Smt. Renuka ji,
"smara" as you know well, is the Imperative Mood, if we take it as the verbal form of स्मृ (Ist. Conjugation) instead of as denoting the kAmadEva. Then, smara garaLa khaNDanaM will mean, "Remember! the neutralisation of poison" and not as you say 'breaking the poison of remembrance'. For this meaning to be read, Jayadeva should have written स्मृति गरळ खण्डनं (smṛti garaḷa khaṇḍanaṃ), imho.
Secondly, it is well known that Jayadeva was a precursor to the वैष्णव-सहजीय cult and, through the invention of the new Radha-Krishna love, Jayadeva was only reiterating the सहजीय philosophy which held that the highest spiritual attainment could be had only through sexual union between man and woman.

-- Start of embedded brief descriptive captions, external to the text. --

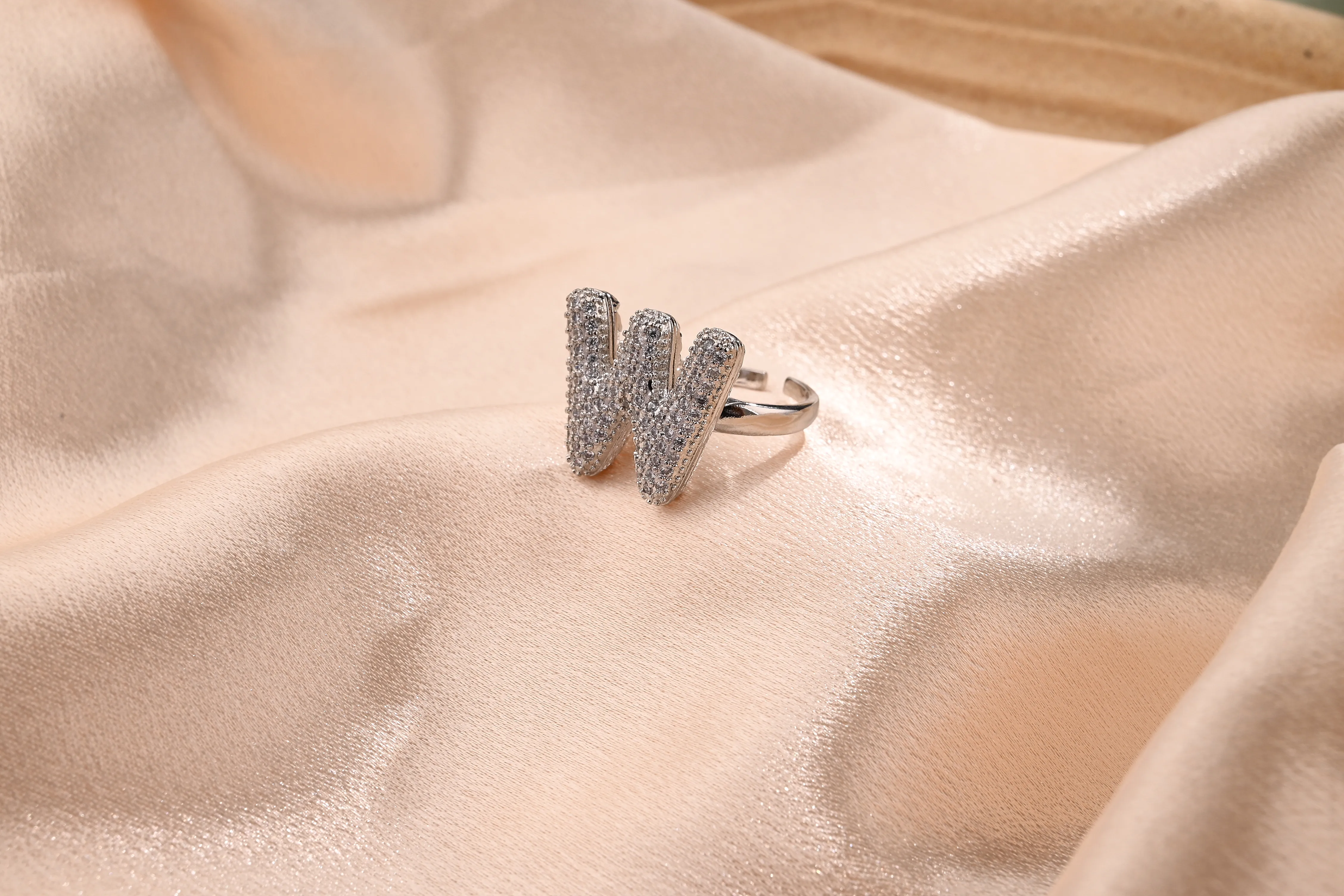 Letter Casual Vacation Zircon Copper 18K Gold Plated Open Rings Polishing Inlay display picture 24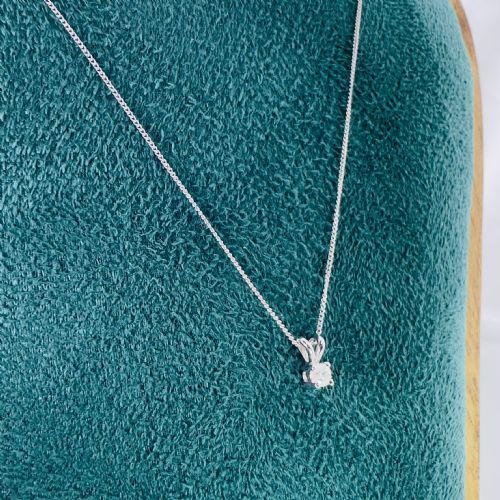 9CT WHITE GOLD DIAMOND 010CT SOLITAIRE PENDANT NECKLACE - ADDITIONAL PHOTO 2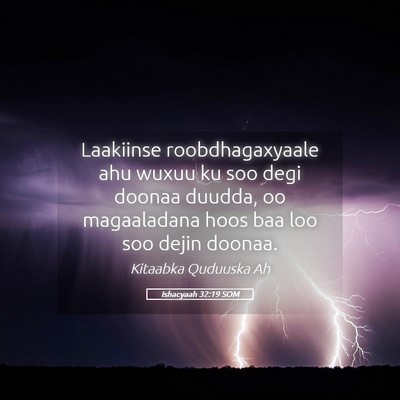 Picture 05 - Ishacyaah 32:19 SOM - Laakiinse roobdhagaxyaale ahu wuxuu ku soo degi - Bible Verse Picture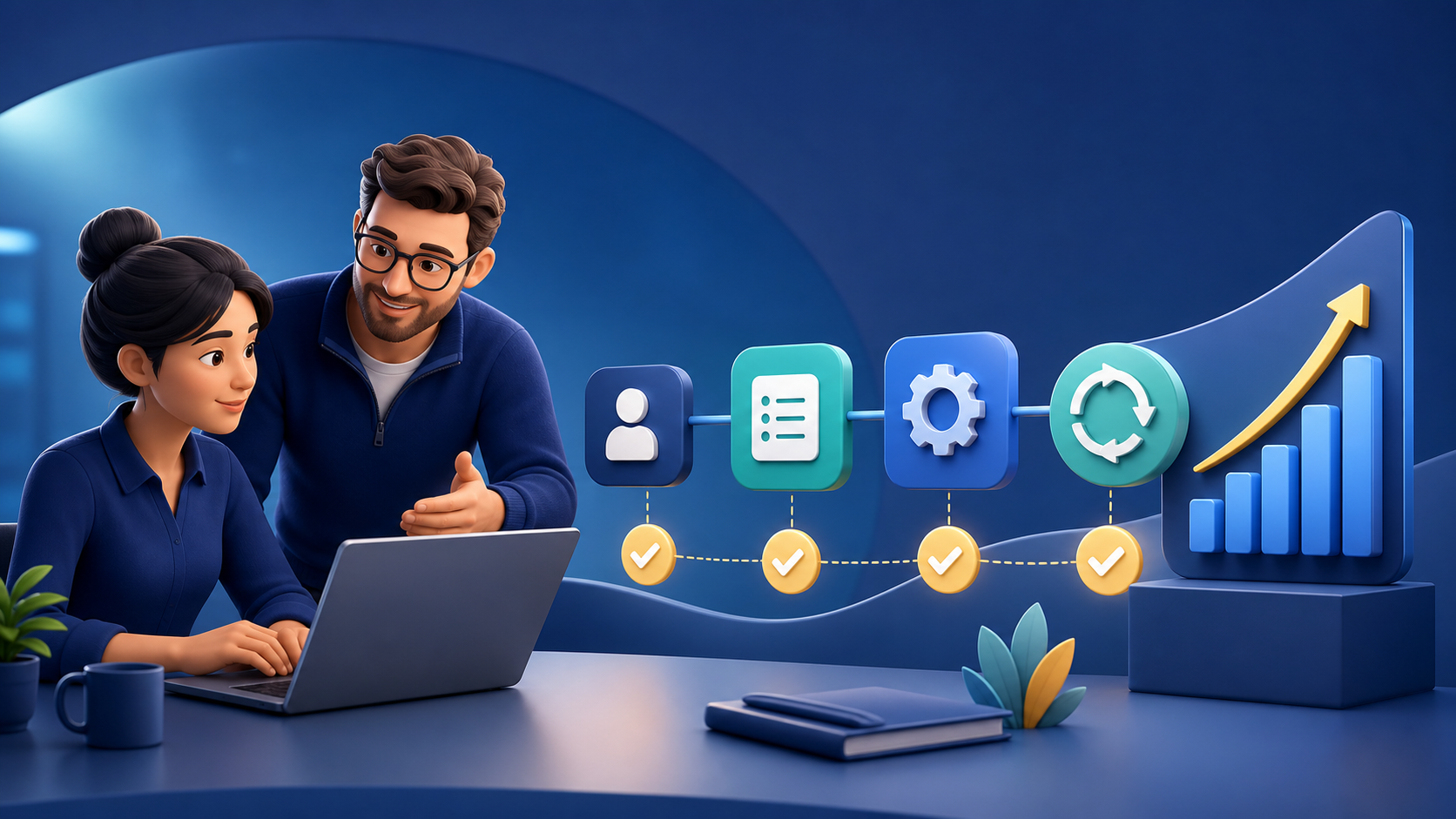 Novo usuário sendo treinado com checklist de operação no Bitrix24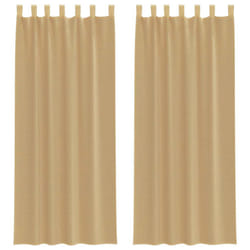 vidaXL Voile Curtains with Rod Pockets 2 pcs Sand net curtain sheer curtain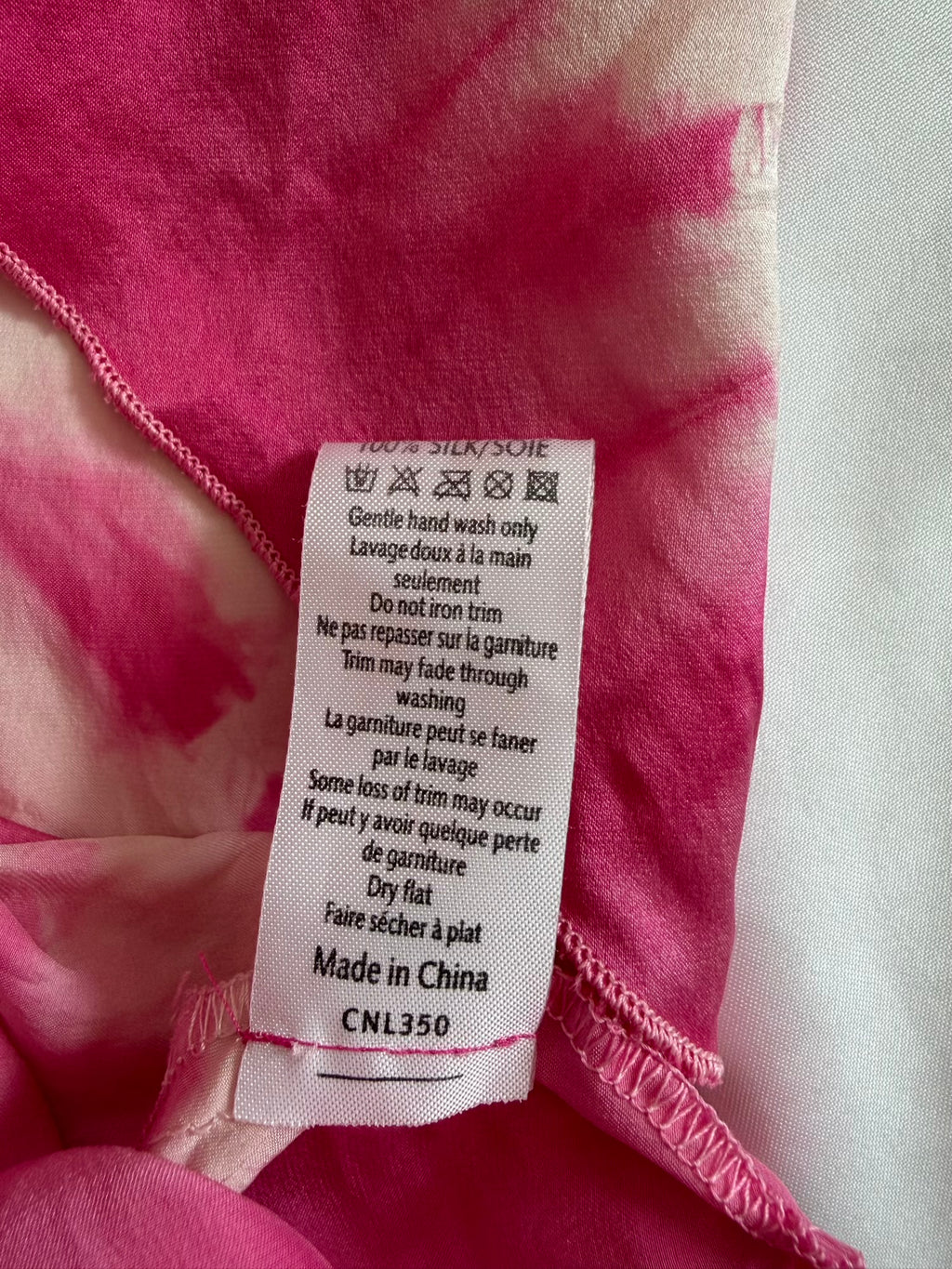 Vintage Y2K Silk Pink and White Tie Dye Beaded Cami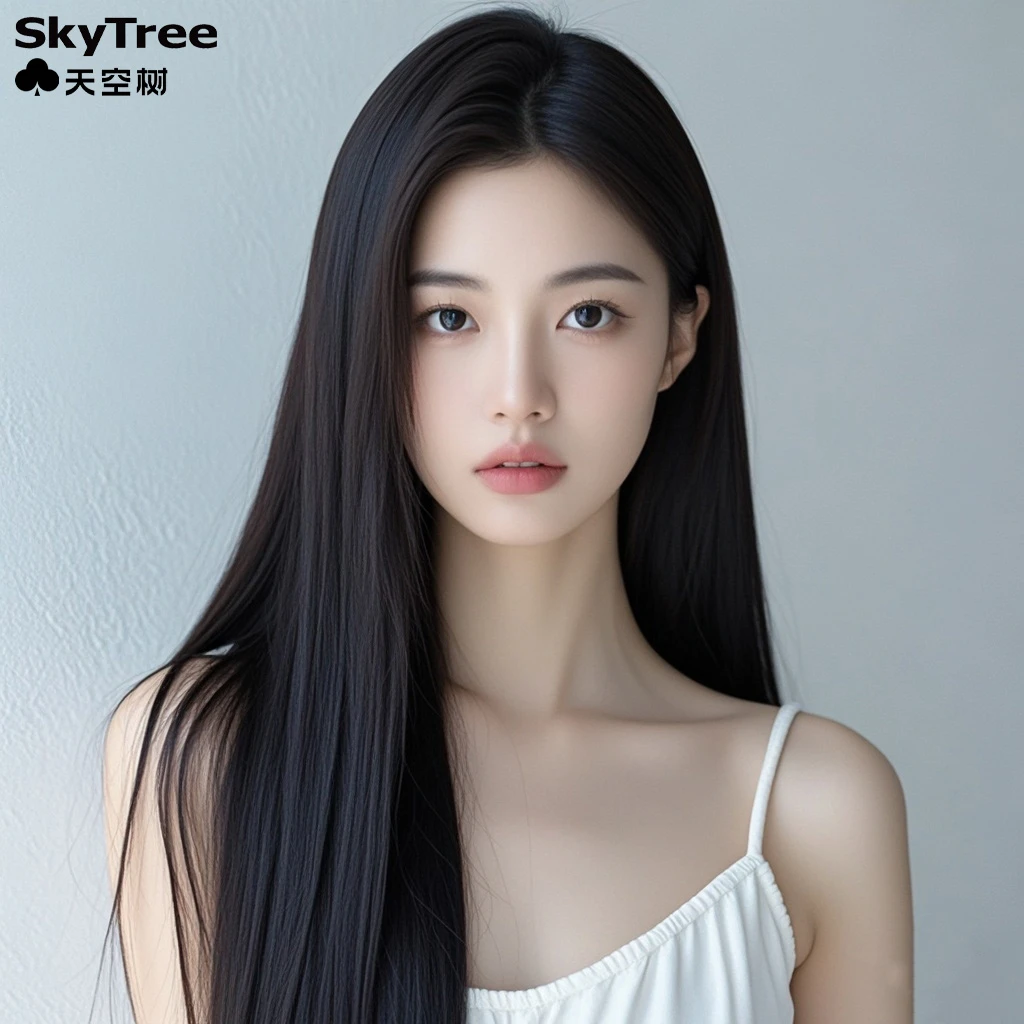 天空树裸感发片35cm加长一片式假发修颜刘海网红氛围感假发片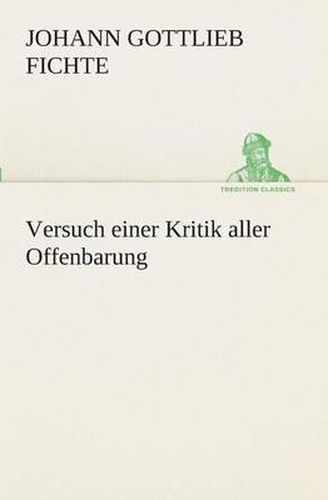 Cover image for Versuch einer Kritik aller Offenbarung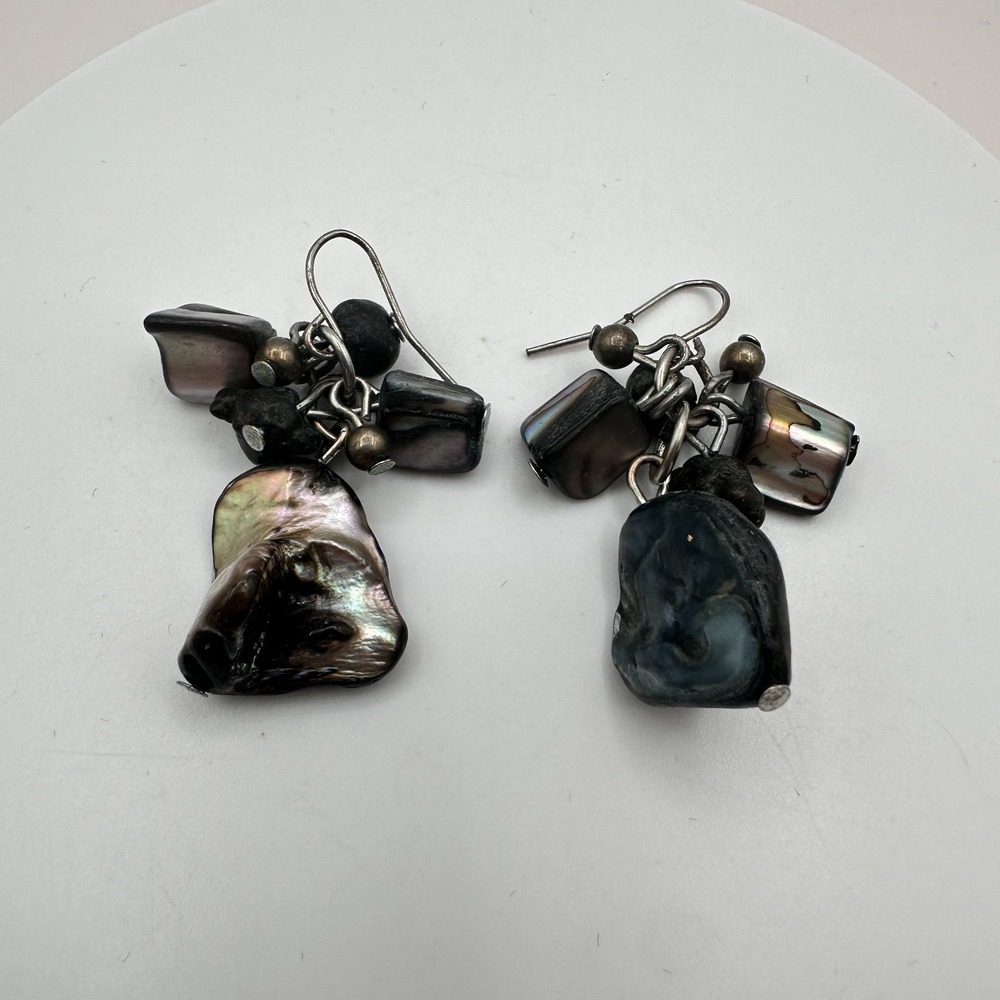 Vintage Y2K Silver Tone Iridescent Shell Dangle Earrings Women's Jewelry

The gaudeeya is a branch of vaishnavism. The Brahmavaivartha (BV) Purana is their most sacred scripture. It says that Radha is the most Supreme Godhead of the Universe who resides in gOlOka. She, along with krishna, her lover, are their highest gods. Krishna (& Radha) created vishnu, brahma and siva. Curiously, Ganesha and Parvathy get one full canto of this BV purana, called Ganesha Khanda. Some people firmly believe, Vyasa Maharshi himself composed/wrote this purana also, in Banga Desa, in order to educate the devout people (throughout bharatavarsha) in the correct moral ways of life!
Jayadeva's Ashtapadee describes this Radha-krishna relationship, which includes oral sex as also a scene in which Radha places her foot on krishna's head as part of their love-play. iskconites treasure all these stuff as the sure-shot guide to final liberation. During Jayadeva's times it was more part of an emerging tantric cult with unlimited and free-for-all sex as a method of enlightenment (and Osho caught upon this idea and propagated it, successfully.). Later on this Tantric Cult became popular in Bengal as the Vaishnava Sahajiya Cult. The ruler of Kalinga, in a subsequent period, proscribed Jayadeva and his work from his kingdom, because he felt Jayadeva was a threat to public morality. So, Gita Govindam went into oblivion for some centuries until it was traced again in some other part of the country and brought to light in the 18th. century by the Britishmen ruling our country.
When he enjoyed the good books of the Kalinga king, Jayadeva made the singing of Gita Govinda a daily ritual in the Puri Jagannath Temple and also recruited virgin girls to dance to these songs, before the deity. These dance girls who were called Maharis danced the Mahari dance and Odissi evolved out of this Mahari dance. Jayadeva also institutionalized the Mahari system in all temples of the country, Kalinga. The Devadasi Sampradaya was this Mahari system when it spread outside the Kalinga country.
This kind of Radhe-krishna worship caught on still further north in Bengal, Brindavan, Mathura, etc., areas. The present Brindavan with its krishna, Radha temples and many widows, etc., is only a sad reminder of the erstwhile Radhe-krishna cult and widows trying to emulate the supreme Radha. In Bengal, this bhakti-madness went to the very extreme of devout men observing menstruation (of course, falsely) and the untouchability connected with it etc., in the hope that they had become one with Radha; thanks to the British, this nonsense was exterminated with an iron hand, but some isolated fringe-groups within the very lowest castes, who might have fled the British territory then, may be continuing this madness even now, we don't know!